Stone Age Cinema: FREE Archaeology Film

Showings

Mary D. Fisher Theatre Wed, Mar 20, 2019 4:00 PM
Film Info
Event Type:FREE Archaeology Film
Run Time:56 minutes
Production Country:France
Original Language:French
Subtitles:English

Description

The Sedona International Film Festival is proud to partner with the Verde Valley Archaeology Center to present a free film series celebrating National Archaeology Month on Wednesday, March 20. There will be one show at 4 p.m. at the Mary D. Fisher Theatre.


The March 20 event will feature “Stone Age Cinema”, directed by Pascal Cuissot and Marc Azéma.


Did you think the first movies were screened in a cinema? According to groundbreaking discoveries, our prehistoric ancestors may have invented the concept while drawing on their walls. Over the past 150 years, we have discovered many examples of amazing prehistoric art, most of which are fascinating representations of animals.


Today, a new reading of these paintings and engravings has revealed the existence of numerous cases of the breakdown of movement.

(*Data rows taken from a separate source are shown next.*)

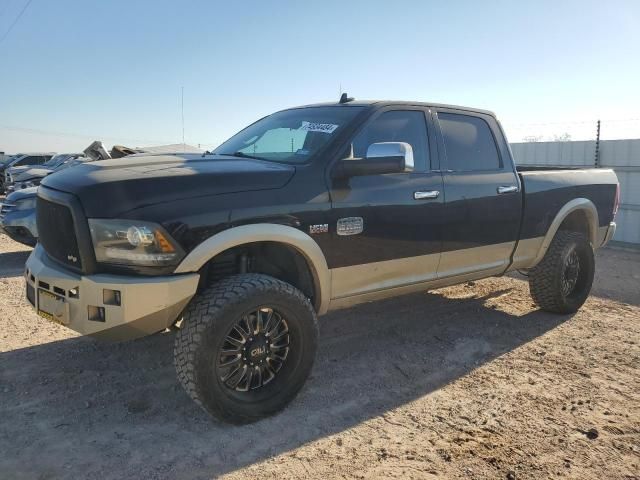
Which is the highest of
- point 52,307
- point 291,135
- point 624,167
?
point 291,135

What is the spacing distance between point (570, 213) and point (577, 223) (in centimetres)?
29

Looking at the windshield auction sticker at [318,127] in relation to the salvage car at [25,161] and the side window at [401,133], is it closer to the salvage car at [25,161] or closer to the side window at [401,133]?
the side window at [401,133]

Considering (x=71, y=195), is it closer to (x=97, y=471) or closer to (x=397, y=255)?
(x=97, y=471)

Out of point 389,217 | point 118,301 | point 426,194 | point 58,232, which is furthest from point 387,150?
point 58,232

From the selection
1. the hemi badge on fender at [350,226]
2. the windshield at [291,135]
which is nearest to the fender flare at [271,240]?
the hemi badge on fender at [350,226]

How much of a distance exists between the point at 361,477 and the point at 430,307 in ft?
10.5

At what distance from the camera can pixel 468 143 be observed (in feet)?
15.1

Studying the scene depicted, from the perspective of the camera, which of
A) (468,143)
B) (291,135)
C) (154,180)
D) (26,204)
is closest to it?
(154,180)

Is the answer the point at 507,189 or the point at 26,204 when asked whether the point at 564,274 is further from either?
the point at 26,204

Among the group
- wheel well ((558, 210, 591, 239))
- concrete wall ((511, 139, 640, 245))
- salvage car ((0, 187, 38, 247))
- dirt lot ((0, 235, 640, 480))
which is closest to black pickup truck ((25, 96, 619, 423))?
dirt lot ((0, 235, 640, 480))

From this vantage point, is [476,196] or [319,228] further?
[476,196]

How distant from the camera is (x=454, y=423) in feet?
10.7

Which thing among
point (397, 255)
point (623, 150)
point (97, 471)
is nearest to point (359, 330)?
point (397, 255)

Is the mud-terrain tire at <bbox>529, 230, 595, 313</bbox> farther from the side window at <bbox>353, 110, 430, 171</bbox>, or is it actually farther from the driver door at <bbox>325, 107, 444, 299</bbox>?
the side window at <bbox>353, 110, 430, 171</bbox>
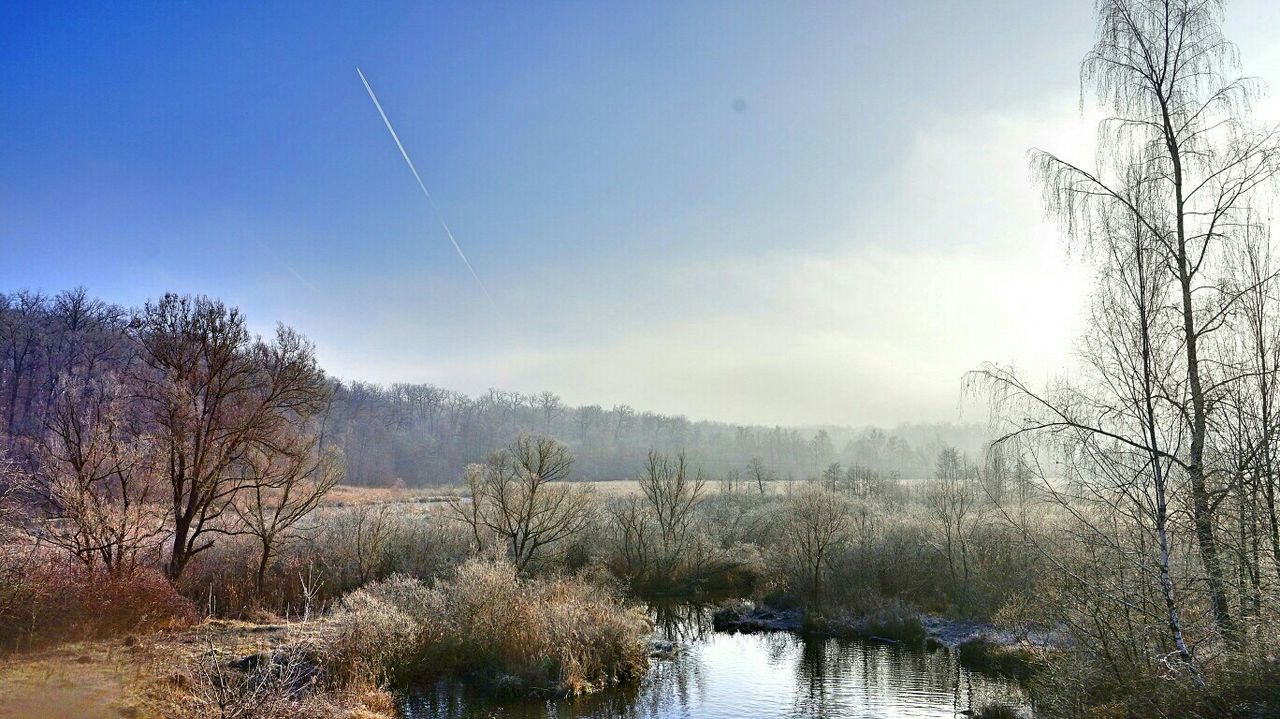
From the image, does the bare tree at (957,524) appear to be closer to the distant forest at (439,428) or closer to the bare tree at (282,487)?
the distant forest at (439,428)

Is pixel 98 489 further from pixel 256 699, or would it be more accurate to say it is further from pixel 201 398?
pixel 256 699

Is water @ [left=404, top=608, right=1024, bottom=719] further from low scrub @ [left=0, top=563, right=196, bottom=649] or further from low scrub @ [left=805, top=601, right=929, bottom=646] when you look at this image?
low scrub @ [left=0, top=563, right=196, bottom=649]

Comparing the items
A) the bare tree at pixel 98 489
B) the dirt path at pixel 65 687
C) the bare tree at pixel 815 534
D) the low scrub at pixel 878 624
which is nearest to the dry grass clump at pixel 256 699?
the dirt path at pixel 65 687

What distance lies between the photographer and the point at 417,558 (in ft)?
108

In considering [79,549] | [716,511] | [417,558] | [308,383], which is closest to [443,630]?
[79,549]

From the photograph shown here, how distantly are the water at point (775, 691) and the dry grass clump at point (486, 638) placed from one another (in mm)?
867

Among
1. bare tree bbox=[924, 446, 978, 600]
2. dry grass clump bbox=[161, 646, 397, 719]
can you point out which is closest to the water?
dry grass clump bbox=[161, 646, 397, 719]

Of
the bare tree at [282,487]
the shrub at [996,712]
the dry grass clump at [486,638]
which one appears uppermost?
the bare tree at [282,487]

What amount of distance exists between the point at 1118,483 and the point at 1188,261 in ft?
→ 10.7

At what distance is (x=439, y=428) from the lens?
117 metres

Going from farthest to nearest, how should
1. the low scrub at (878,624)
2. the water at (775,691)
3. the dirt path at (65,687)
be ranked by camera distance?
the low scrub at (878,624) < the water at (775,691) < the dirt path at (65,687)

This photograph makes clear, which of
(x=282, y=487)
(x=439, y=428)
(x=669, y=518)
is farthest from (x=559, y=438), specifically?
(x=282, y=487)

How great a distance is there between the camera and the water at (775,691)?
55.6ft

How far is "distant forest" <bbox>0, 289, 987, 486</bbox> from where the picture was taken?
4509 centimetres
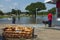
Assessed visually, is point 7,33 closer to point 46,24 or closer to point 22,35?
point 22,35

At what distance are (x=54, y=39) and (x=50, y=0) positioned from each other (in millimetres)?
11483

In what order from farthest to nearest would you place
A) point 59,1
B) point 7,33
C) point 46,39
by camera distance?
point 59,1 → point 46,39 → point 7,33

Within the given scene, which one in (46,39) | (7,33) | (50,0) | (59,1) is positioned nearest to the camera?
(7,33)

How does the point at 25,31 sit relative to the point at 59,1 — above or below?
below

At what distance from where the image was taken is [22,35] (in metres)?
13.9

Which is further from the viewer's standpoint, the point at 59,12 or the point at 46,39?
the point at 59,12

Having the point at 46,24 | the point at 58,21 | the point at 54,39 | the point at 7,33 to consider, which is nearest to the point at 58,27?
the point at 58,21

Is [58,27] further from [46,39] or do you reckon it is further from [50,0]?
[46,39]

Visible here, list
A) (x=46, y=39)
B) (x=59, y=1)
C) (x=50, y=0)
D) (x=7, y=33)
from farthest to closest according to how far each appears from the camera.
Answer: (x=50, y=0)
(x=59, y=1)
(x=46, y=39)
(x=7, y=33)

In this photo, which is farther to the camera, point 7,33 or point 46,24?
point 46,24

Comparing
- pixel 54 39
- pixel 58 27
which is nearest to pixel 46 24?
pixel 58 27

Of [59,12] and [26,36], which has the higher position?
[59,12]

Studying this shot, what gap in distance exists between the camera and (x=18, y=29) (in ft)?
45.6

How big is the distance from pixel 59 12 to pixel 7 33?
1228 cm
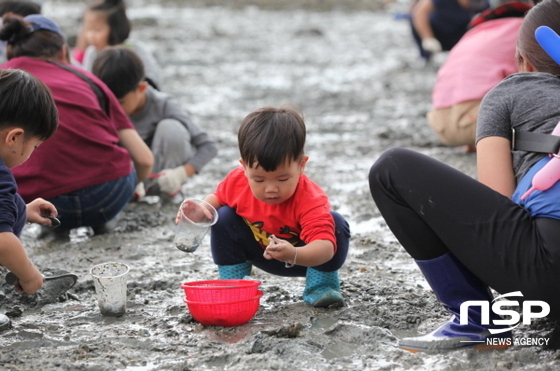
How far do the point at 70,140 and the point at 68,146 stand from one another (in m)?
0.03

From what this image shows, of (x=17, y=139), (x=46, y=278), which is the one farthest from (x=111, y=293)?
(x=17, y=139)

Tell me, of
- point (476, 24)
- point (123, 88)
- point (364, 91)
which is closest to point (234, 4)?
point (364, 91)

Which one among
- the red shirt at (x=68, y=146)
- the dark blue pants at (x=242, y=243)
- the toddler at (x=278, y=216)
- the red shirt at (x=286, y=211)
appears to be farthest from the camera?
the red shirt at (x=68, y=146)

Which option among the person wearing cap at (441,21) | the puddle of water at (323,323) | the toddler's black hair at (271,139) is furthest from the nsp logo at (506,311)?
the person wearing cap at (441,21)

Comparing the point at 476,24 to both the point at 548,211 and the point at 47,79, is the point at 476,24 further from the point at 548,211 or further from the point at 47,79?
the point at 548,211

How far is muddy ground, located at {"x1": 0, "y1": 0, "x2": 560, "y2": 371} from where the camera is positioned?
2.51 metres

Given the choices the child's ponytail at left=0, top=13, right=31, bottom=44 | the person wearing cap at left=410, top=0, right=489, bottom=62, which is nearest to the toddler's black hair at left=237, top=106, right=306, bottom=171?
the child's ponytail at left=0, top=13, right=31, bottom=44

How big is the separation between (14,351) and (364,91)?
640cm

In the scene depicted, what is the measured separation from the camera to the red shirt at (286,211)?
286 cm

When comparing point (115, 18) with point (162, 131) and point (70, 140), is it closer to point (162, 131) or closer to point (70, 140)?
point (162, 131)

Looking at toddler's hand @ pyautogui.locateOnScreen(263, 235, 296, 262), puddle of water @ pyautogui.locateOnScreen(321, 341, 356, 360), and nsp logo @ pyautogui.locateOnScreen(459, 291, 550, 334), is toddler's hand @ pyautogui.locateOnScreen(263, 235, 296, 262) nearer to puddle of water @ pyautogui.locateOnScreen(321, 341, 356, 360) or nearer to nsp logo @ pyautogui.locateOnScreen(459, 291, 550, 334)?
puddle of water @ pyautogui.locateOnScreen(321, 341, 356, 360)

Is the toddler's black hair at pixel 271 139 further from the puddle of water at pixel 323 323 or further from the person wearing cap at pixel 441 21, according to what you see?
the person wearing cap at pixel 441 21

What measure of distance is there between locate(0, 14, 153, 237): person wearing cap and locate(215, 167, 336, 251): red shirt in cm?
106

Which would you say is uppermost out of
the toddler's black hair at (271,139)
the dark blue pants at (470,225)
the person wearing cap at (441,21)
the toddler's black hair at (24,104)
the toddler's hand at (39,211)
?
the toddler's black hair at (24,104)
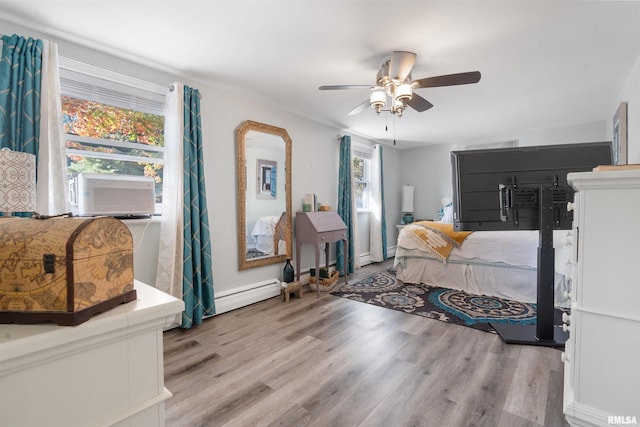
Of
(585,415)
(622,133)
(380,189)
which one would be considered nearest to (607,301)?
(585,415)

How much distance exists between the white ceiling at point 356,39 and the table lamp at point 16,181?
1.18 meters

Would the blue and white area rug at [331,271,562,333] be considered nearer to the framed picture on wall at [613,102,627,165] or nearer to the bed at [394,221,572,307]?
the bed at [394,221,572,307]

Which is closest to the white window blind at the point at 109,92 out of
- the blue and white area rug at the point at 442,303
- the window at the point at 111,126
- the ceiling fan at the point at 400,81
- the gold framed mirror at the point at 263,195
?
the window at the point at 111,126

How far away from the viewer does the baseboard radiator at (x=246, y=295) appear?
2855 millimetres

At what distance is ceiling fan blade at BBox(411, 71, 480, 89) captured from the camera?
1.95 meters

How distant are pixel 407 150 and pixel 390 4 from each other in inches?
184

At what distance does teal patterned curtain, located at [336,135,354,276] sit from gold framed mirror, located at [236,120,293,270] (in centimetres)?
93

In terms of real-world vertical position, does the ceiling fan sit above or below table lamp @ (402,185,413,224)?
above

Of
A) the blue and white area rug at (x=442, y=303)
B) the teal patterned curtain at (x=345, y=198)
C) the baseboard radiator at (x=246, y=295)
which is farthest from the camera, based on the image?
the teal patterned curtain at (x=345, y=198)

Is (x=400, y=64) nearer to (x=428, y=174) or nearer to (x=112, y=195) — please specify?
(x=112, y=195)

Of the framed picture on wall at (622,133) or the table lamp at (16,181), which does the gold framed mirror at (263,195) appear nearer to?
the table lamp at (16,181)

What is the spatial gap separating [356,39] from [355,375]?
88.3 inches

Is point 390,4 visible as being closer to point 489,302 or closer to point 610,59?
point 610,59

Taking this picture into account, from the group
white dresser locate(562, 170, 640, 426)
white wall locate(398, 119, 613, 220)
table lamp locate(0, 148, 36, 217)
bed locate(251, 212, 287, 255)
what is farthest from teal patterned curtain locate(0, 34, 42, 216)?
white wall locate(398, 119, 613, 220)
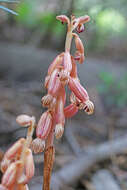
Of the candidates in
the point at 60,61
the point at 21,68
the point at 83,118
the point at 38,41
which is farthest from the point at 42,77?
the point at 60,61

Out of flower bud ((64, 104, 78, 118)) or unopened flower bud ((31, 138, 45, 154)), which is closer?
unopened flower bud ((31, 138, 45, 154))

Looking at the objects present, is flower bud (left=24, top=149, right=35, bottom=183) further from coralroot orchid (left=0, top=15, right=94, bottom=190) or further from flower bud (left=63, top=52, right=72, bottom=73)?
flower bud (left=63, top=52, right=72, bottom=73)

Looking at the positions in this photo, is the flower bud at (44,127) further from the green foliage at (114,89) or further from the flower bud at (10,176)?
the green foliage at (114,89)

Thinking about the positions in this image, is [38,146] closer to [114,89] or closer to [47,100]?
[47,100]

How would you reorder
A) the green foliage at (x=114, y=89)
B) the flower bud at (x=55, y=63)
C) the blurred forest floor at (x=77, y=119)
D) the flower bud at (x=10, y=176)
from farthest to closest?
the green foliage at (x=114, y=89) → the blurred forest floor at (x=77, y=119) → the flower bud at (x=55, y=63) → the flower bud at (x=10, y=176)

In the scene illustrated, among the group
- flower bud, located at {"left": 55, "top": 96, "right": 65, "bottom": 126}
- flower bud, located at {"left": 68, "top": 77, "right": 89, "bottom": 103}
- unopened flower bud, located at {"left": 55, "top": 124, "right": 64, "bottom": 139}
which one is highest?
flower bud, located at {"left": 68, "top": 77, "right": 89, "bottom": 103}

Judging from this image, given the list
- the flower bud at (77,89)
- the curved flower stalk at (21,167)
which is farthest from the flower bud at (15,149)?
the flower bud at (77,89)

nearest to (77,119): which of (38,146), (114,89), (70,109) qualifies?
(114,89)

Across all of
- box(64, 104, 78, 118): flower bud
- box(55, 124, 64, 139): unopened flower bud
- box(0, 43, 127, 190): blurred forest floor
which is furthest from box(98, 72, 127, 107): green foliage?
box(55, 124, 64, 139): unopened flower bud
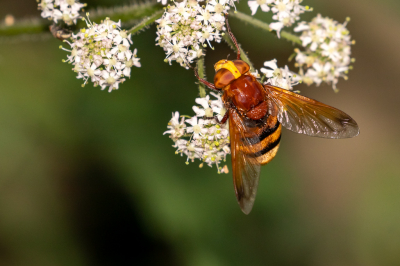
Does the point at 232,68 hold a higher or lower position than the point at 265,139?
higher

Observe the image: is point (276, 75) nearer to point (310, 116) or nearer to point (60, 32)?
point (310, 116)

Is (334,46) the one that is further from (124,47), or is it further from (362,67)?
(362,67)

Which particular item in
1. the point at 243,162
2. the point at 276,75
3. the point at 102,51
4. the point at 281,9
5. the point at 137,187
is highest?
the point at 281,9

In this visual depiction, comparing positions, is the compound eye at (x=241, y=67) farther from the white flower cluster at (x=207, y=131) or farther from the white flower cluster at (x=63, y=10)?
the white flower cluster at (x=63, y=10)

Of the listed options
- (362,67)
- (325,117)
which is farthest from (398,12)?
(325,117)

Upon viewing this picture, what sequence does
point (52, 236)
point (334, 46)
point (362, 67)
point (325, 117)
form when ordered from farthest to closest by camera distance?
point (362, 67) < point (52, 236) < point (334, 46) < point (325, 117)

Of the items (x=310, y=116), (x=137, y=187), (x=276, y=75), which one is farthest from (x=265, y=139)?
(x=137, y=187)
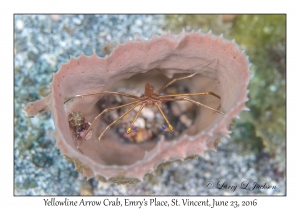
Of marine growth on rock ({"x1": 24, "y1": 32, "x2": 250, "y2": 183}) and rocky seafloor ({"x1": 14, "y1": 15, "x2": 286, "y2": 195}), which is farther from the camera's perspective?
rocky seafloor ({"x1": 14, "y1": 15, "x2": 286, "y2": 195})

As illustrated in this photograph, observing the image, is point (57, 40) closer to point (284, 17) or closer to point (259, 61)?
point (259, 61)

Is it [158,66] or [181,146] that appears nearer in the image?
[181,146]

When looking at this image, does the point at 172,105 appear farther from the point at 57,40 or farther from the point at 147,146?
the point at 57,40

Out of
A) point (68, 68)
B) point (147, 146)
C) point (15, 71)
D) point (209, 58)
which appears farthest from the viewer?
point (15, 71)

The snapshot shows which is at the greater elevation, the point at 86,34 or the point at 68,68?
the point at 86,34

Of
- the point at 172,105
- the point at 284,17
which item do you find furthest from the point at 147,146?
the point at 284,17

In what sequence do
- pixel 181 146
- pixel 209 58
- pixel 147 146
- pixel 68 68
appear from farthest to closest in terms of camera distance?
pixel 147 146 → pixel 209 58 → pixel 68 68 → pixel 181 146

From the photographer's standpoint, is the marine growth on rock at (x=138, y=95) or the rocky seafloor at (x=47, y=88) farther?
the rocky seafloor at (x=47, y=88)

A horse painting from the Lascaux caves in France, for example, is made up of many versions of the animal representing different positions of movement. Director and archeologist Marc Azema extracts these individual images and displays them in succession, demonstrating how they play back like a cartoon.


This documentary takes us right back to the beginnings of Homo sapiens’ artistic heritage to discover these graphic narratives, in a unique investigation into the cultural DNA of humanity.


Ken Zoll — director of the Verde Valley Archaeology Center — will lead a discussion and Q&A session after the screening.